- _VORGELEGTER TEXT_
Verhaftung führte zur Verschärfung der Türkeipolitik Berlins

Die Verhaftung Steudtners führte zu einer Verschärfung der Türkeipolitik Berlins. Die jetzt veröffentlichte Anklageschrift dürfte kaum für Entspannung sorgen. Die Staatsanwaltschaft wirft darin Steudtner Unterstützung einer terroristischen Vereinigung vor, was laut türkischem Strafrecht mit maximal zehn Jahren Freiheitsstrafe geahndet werden kann. Die Anklage enthalte lediglich Behauptungen und „absurde Anschuldigungen“ und „liest sich wie ein schlechter Roman“, gab Steudtners Anwalt zu Protokoll.

Ein Punkt in der Debatte um die Festnahme Steudtners schaffte es allerdings nur selten in die Debatte: das Hotel selbst, in dem das Seminar stattgefunden hatte. Einem Bericht der Zeitung „Aksam“ zufolge soll das Seminarhotel seit längerem von türkischen Sicherheitsbehörden beobachtet worden sein – dem Vernehmen nach im Zusammenhang mit ausländischen Geheimdiensten und dem Putschversuch vom 15. Juli 2016.

Das türkische Investigativportal OdaTV berichtete ebenfalls bereits kurz nach dem Putschversuch, dass am Vortag des Umsturzversuches 16 Personen, darunter ein ehemalige CIA-Berater, das Hotel „Splendid Palace“ auf der Insel Büyükada aufgesucht und einen Tag später wieder verlassen hätten.

Oda TV gilt, anders als viele andere Publikationskanäle in dem Land, als seriöses Portal für tiefgründige Recherchen. Zu den Veröffentlichungen zählen Berichte über den sogenannten „Tiefen Staat“ und die Gülen-Bewegung, die in weiten Teilen der türkischen Bevölkerung für den Putschversuch verantwortlich gemacht wird. Auch zu möglichen Manipulationen beim Referendum im April veröffentlichte OdaTV kritische Berichte.

Dass das Tagungshotel, in dem Steudtner verhaftet wurde, möglicherweise schon länger im Fadenkreuz der Regierung stand, kann theoretisch auf einen Zusammenhang mit einzelnen Teilnehmern des Seminars hindeuten – oder bloßer Zufall sein. Es existieren jedenfalls keinerlei Berichte, die eine direkte Verbindung zwischen Steudtner und den Vorgängen im Putschzeitraum ein Jahr vor dem Seminar nahelegen.

- _ZU LÖSENDE AUFGABEN_
[A] Beantworten Sie anhand des Textes zur Verhaftung Steudtners jede der folgenden Fragen kurz:
(i) Mit welcher Höchststrafe kann der Vorwurf gegen Steudtner laut türkischem Strafrecht geahndet werden?
(ii) Welche Zeitung berichtete, das Seminarhotel sei seit längerem von türkischen Sicherheitsbehörden beobachtet worden?
(iii) Wie heißt das Hotel, das laut OdaTV am Vortag des Umsturzversuches von 16 Personen aufgesucht wurde, und auf welcher Insel liegt es?
[B] Erläutern Sie in ein bis zwei Sätzen, in welchem Zusammenhang das Seminarhotel laut dem im Text zur Verhaftung Steudtners genannten Bericht der Zeitung „Aksam“ beobachtet worden sein soll.
[C] Prüfen Sie, ob die folgenden Aussagen mit dem Text zur Verhaftung Steudtners übereinstimmen. Antworten Sie jeweils mit Ja oder Nein und zitieren Sie die ausschlaggebende Textstelle wörtlich.
(i) Steudtners Anwalt hielt die Anklageschrift für gut begründet.
(ii) OdaTV veröffentlichte auch kritische Berichte zu möglichen Manipulationen beim Referendum im April.
(iii) Es gibt Berichte, die eine direkte Verbindung zwischen Steudtner und den Vorgängen im Putschzeitraum nahelegen.

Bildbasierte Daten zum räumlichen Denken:
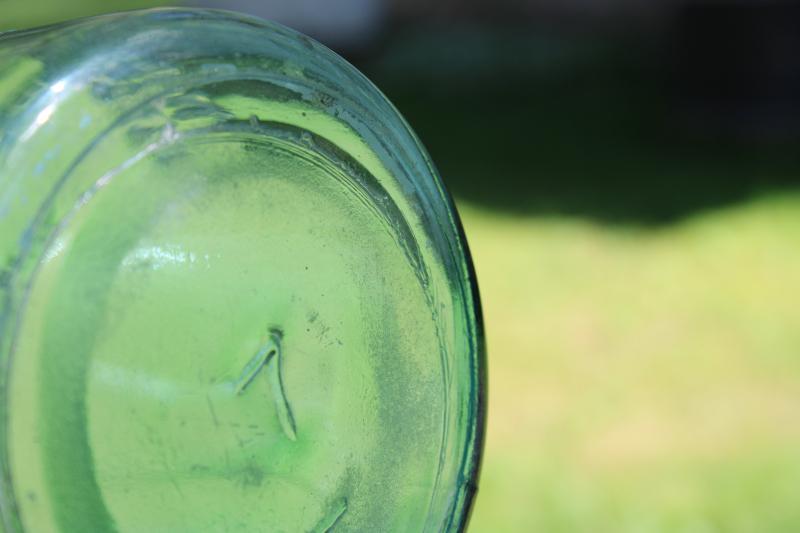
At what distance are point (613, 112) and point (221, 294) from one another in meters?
5.09

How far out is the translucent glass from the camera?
71 cm

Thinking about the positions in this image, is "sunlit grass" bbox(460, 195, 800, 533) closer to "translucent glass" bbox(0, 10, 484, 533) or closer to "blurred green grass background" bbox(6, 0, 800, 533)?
"blurred green grass background" bbox(6, 0, 800, 533)

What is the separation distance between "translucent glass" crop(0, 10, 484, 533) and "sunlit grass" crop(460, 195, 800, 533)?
157cm

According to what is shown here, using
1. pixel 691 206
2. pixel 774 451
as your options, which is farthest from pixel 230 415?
pixel 691 206

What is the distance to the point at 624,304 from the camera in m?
3.42

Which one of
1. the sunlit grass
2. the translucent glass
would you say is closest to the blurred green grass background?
the sunlit grass

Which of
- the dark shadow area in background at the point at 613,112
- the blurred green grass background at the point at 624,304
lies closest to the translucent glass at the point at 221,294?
the blurred green grass background at the point at 624,304

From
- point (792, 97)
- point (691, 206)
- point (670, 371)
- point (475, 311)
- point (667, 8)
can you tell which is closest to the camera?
point (475, 311)

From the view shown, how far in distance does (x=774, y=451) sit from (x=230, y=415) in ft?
7.01

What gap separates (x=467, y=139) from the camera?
525 cm

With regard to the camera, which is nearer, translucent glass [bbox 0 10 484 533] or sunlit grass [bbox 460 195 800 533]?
translucent glass [bbox 0 10 484 533]

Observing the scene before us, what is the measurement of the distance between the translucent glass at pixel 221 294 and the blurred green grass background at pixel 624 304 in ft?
2.31

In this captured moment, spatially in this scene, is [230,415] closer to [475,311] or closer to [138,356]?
[138,356]

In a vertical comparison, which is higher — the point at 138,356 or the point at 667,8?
the point at 667,8
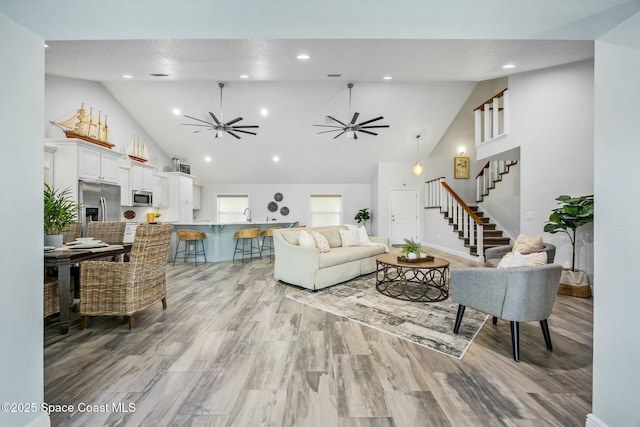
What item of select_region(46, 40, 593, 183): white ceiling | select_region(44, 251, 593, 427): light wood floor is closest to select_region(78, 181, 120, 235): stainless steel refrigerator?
select_region(46, 40, 593, 183): white ceiling

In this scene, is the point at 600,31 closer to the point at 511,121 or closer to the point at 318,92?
the point at 511,121

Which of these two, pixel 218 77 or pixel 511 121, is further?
pixel 511 121

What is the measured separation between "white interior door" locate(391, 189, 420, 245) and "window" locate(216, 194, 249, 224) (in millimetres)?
5090

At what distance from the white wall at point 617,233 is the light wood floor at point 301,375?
0.36 meters

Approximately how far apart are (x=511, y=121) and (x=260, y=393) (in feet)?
18.4

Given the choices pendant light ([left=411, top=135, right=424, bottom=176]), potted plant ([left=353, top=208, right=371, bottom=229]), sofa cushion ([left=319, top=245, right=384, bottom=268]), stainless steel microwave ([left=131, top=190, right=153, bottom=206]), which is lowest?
sofa cushion ([left=319, top=245, right=384, bottom=268])

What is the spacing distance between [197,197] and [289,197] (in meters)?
3.12

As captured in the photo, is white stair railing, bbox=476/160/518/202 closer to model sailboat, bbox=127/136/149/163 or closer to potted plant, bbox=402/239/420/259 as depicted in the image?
potted plant, bbox=402/239/420/259

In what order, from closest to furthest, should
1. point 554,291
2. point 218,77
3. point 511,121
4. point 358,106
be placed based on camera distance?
point 554,291
point 218,77
point 511,121
point 358,106

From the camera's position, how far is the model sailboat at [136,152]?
629 centimetres

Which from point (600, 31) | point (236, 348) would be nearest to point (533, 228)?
point (600, 31)

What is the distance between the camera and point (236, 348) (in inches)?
91.4

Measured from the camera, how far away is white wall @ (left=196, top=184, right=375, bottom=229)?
31.4ft

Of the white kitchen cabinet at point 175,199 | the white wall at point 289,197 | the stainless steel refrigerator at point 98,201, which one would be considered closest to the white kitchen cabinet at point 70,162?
the stainless steel refrigerator at point 98,201
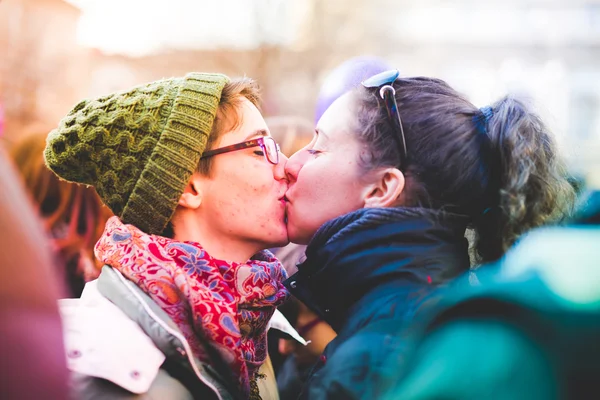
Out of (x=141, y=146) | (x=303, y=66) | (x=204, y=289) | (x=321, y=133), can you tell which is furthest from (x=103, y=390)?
(x=303, y=66)

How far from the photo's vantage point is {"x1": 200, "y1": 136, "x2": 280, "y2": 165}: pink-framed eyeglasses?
236 centimetres

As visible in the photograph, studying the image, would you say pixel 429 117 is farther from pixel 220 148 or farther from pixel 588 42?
pixel 588 42

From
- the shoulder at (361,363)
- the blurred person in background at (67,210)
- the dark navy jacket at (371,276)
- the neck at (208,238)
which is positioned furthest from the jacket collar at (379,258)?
the blurred person in background at (67,210)

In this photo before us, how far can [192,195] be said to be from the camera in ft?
7.61

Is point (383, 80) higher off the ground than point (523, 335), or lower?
higher

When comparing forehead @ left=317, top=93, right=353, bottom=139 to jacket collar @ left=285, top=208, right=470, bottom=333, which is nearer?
jacket collar @ left=285, top=208, right=470, bottom=333

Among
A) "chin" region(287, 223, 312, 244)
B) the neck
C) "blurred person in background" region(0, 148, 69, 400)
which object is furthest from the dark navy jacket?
"blurred person in background" region(0, 148, 69, 400)

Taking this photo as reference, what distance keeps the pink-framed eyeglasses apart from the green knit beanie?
10cm

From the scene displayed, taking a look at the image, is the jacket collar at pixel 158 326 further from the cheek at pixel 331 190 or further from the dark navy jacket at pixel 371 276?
the cheek at pixel 331 190

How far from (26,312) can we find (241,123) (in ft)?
5.56

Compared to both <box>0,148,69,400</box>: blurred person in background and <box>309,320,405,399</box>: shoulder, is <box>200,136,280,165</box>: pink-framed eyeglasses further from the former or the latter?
<box>0,148,69,400</box>: blurred person in background

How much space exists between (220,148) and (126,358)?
1.03m

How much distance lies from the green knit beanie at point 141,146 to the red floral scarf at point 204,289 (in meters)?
0.14

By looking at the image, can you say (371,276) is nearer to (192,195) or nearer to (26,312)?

- _LÖSUNGEN_
[A]
(i) Mit maximal zehn Jahren Freiheitsstrafe.
(ii) Die Zeitung „Aksam“.
(iii) Das Hotel „Splendid Palace“ auf der Insel Büyükada.

[B] Dem Bericht zufolge soll das Seminarhotel seit längerem von türkischen Sicherheitsbehörden beobachtet worden sein. Dies soll dem Vernehmen nach im Zusammenhang mit ausländischen Geheimdiensten und dem Putschversuch vom 15. Juli 2016 geschehen sein.

[C]
(i) Nein: „Die Anklage enthalte lediglich Behauptungen“
(ii) Ja: „Auch zu möglichen Manipulationen beim Referendum im April veröffentlichte OdaTV kritische Berichte.“
(iii) Nein: „Es existieren jedenfalls keinerlei Berichte, die eine direkte Verbindung zwischen Steudtner und den Vorgängen im Putschzeitraum ein Jahr vor dem Seminar nahelegen.“